---------- Supplied material ----------

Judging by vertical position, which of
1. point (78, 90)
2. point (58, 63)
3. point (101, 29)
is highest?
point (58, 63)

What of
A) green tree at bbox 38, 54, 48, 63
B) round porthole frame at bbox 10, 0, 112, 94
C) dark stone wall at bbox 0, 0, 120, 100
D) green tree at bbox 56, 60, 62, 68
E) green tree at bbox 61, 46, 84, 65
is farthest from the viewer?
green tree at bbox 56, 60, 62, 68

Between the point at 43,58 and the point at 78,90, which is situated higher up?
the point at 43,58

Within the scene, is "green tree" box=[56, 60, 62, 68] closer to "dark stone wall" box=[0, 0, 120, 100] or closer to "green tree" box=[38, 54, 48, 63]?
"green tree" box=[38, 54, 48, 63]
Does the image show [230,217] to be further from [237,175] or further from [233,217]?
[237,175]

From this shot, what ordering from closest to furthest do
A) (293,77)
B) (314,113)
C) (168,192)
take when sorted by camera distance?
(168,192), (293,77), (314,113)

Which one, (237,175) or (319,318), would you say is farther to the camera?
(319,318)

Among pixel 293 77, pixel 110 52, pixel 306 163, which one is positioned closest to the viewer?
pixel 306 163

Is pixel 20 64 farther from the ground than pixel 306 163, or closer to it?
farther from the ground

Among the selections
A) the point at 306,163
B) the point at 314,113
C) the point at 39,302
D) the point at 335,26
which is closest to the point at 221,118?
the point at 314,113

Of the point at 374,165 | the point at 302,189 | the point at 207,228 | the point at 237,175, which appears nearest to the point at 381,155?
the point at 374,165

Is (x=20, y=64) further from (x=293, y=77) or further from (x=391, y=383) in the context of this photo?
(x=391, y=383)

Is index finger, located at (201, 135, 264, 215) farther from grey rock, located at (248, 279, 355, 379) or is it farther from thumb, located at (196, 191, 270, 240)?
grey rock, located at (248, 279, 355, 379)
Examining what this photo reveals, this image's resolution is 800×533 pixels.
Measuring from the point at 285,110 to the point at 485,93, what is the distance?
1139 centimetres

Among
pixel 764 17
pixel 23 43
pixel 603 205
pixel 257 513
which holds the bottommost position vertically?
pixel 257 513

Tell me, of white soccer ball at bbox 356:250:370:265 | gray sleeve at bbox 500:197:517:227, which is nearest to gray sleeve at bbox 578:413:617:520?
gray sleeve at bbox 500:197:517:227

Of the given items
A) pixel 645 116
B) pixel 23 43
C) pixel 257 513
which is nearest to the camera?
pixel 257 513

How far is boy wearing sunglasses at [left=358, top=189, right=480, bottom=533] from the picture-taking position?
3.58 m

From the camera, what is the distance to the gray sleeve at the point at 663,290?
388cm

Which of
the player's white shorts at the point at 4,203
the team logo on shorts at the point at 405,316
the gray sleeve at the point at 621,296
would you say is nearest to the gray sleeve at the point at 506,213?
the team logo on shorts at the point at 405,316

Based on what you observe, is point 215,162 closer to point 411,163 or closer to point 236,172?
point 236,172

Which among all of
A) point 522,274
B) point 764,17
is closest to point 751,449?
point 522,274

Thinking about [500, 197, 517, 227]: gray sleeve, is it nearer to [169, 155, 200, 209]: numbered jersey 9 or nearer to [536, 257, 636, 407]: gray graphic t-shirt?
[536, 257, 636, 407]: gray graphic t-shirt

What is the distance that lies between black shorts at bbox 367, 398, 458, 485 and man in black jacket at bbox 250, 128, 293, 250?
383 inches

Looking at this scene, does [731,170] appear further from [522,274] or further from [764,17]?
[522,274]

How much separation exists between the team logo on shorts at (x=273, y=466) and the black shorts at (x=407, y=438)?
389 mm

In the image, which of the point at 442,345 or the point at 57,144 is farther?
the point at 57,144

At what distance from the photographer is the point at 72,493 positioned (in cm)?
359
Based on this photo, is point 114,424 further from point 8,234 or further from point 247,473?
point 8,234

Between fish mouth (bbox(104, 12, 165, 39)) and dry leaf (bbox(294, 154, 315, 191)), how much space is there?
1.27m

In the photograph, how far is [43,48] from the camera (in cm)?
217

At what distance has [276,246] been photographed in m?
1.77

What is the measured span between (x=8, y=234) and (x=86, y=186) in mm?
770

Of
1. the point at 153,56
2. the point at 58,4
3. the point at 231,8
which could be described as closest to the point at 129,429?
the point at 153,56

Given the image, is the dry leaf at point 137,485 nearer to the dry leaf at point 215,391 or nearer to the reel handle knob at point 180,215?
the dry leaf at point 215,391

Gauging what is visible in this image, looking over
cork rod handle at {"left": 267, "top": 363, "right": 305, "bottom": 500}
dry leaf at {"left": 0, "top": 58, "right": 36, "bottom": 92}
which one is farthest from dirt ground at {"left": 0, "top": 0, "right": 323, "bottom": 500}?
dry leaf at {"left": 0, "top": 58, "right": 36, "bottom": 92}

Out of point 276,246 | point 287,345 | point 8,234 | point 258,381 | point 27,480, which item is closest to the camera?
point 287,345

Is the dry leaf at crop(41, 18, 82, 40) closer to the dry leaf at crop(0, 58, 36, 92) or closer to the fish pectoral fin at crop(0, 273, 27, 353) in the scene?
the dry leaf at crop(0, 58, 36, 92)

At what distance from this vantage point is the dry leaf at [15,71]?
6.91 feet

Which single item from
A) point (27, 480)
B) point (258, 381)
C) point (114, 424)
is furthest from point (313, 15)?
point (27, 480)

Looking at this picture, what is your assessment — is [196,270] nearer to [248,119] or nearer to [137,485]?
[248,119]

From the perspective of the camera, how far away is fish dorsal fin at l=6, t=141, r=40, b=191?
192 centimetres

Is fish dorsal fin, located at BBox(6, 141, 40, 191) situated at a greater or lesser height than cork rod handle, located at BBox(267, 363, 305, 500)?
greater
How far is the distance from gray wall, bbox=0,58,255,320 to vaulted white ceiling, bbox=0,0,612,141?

----------

Repeat the listing above without any change.

Judging by vertical position, which of
1. point (78, 90)
2. point (58, 63)
3. point (101, 29)
is highest?
point (58, 63)

What of
A) green tree at bbox 38, 54, 48, 63
B) round porthole frame at bbox 10, 0, 112, 94
C) dark stone wall at bbox 0, 0, 120, 100
D) green tree at bbox 56, 60, 62, 68
E) green tree at bbox 61, 46, 84, 65
is farthest from the viewer?
green tree at bbox 56, 60, 62, 68

Between the point at 43,58 and the point at 78,90, which is situated higher up?
the point at 43,58

Within the scene, is "green tree" box=[56, 60, 62, 68] closer to "dark stone wall" box=[0, 0, 120, 100] or closer to "green tree" box=[38, 54, 48, 63]?
"green tree" box=[38, 54, 48, 63]
Does the image show [230,217] to be further from [237,175] or further from [233,217]?
[237,175]

From this shot, what ordering from closest to furthest do
A) (293,77)
B) (314,113)
C) (168,192)
take when sorted by camera distance?
(168,192), (293,77), (314,113)

Which one, (237,175) or (319,318), would you say is farther to the camera?
(319,318)

Among pixel 293 77, pixel 110 52, pixel 306 163, which one is positioned closest to the viewer?
pixel 306 163

Is pixel 20 64 farther from the ground than pixel 306 163, or closer to it?
farther from the ground

Among the selections
A) the point at 306,163
B) the point at 314,113
C) the point at 39,302
D) the point at 335,26
which is closest to the point at 221,118?
the point at 314,113

Of the point at 374,165 | the point at 302,189 | the point at 207,228 | the point at 237,175, which appears nearest to the point at 381,155?
the point at 374,165

Is (x=20, y=64) further from (x=293, y=77) or further from (x=391, y=383) in the context of this photo?
(x=391, y=383)

Is index finger, located at (201, 135, 264, 215) farther from grey rock, located at (248, 279, 355, 379) or is it farther from thumb, located at (196, 191, 270, 240)?
grey rock, located at (248, 279, 355, 379)
Examining what this photo reveals, this image's resolution is 800×533 pixels.
Measuring from the point at 285,110 to the point at 485,93, what is the distance?
1139 centimetres

Among
pixel 764 17
pixel 23 43
pixel 603 205
pixel 257 513
which holds the bottommost position vertically?
pixel 257 513

Tell me, of white soccer ball at bbox 356:250:370:265 | gray sleeve at bbox 500:197:517:227, which is nearest to gray sleeve at bbox 578:413:617:520?
gray sleeve at bbox 500:197:517:227

Of the given items
A) pixel 645 116
B) pixel 23 43
C) pixel 257 513
which is nearest to the camera?
pixel 257 513

How far is boy wearing sunglasses at [left=358, top=189, right=480, bottom=533] from the picture-taking position?
3.58 m

From the camera, what is the distance to the gray sleeve at the point at 663,290?
388cm

Which of
the player's white shorts at the point at 4,203
the team logo on shorts at the point at 405,316
the gray sleeve at the point at 621,296
would you say is nearest to the gray sleeve at the point at 506,213?
the team logo on shorts at the point at 405,316

Based on what you observe, is point 215,162 closer to point 411,163 or closer to point 236,172?
point 236,172

Which among all of
A) point 522,274
B) point 764,17
is closest to point 751,449?
point 522,274

Thinking about [500, 197, 517, 227]: gray sleeve, is it nearer to [169, 155, 200, 209]: numbered jersey 9 or nearer to [536, 257, 636, 407]: gray graphic t-shirt?
[536, 257, 636, 407]: gray graphic t-shirt

What is the distance that lies between black shorts at bbox 367, 398, 458, 485 and man in black jacket at bbox 250, 128, 293, 250?
383 inches

Looking at this scene, does [731,170] appear further from [522,274] or further from [764,17]?
[522,274]

How much separation exists between the team logo on shorts at (x=273, y=466) and the black shorts at (x=407, y=438)?
389 mm

In the image, which of the point at 442,345 or the point at 57,144 is farther?
the point at 57,144

At what distance from the photographer is the point at 72,493 positioned (in cm)?
359
Based on this photo, is point 114,424 further from point 8,234 or further from point 247,473?
point 8,234

Between fish mouth (bbox(104, 12, 165, 39)) and dry leaf (bbox(294, 154, 315, 191)), how much space is there?
1.27m

In the photograph, how far is [43,48] from the camera (in cm)?
217

At what distance has [276,246] been photographed in m?
1.77

What is the measured span between (x=8, y=234) and (x=86, y=186) in mm?
770

Of
1. the point at 153,56
2. the point at 58,4
3. the point at 231,8
which could be described as closest to the point at 129,429?
the point at 153,56

Given the image, is the dry leaf at point 137,485 nearer to the dry leaf at point 215,391 or nearer to the reel handle knob at point 180,215?
the dry leaf at point 215,391

Gauging what is visible in this image, looking over
cork rod handle at {"left": 267, "top": 363, "right": 305, "bottom": 500}
dry leaf at {"left": 0, "top": 58, "right": 36, "bottom": 92}
which one is farthest from dirt ground at {"left": 0, "top": 0, "right": 323, "bottom": 500}?
dry leaf at {"left": 0, "top": 58, "right": 36, "bottom": 92}

Out of point 276,246 | point 287,345 | point 8,234 | point 258,381 | point 27,480, which item is closest to the camera?
point 287,345

Is the dry leaf at crop(41, 18, 82, 40) closer to the dry leaf at crop(0, 58, 36, 92) or closer to the fish pectoral fin at crop(0, 273, 27, 353) in the scene?
the dry leaf at crop(0, 58, 36, 92)

At what distance from this vantage point is the dry leaf at [15,71]?
6.91 feet

Which single item from
A) point (27, 480)
B) point (258, 381)
C) point (114, 424)
is furthest from point (313, 15)?
point (27, 480)

Looking at this picture, what is your assessment — is [196,270] nearer to [248,119] or nearer to [137,485]?
[248,119]

From the perspective of the camera, how far away is fish dorsal fin at l=6, t=141, r=40, b=191?
192 centimetres

Is fish dorsal fin, located at BBox(6, 141, 40, 191) situated at a greater or lesser height than cork rod handle, located at BBox(267, 363, 305, 500)?
greater
How far is the distance from gray wall, bbox=0,58,255,320 to vaulted white ceiling, bbox=0,0,612,141?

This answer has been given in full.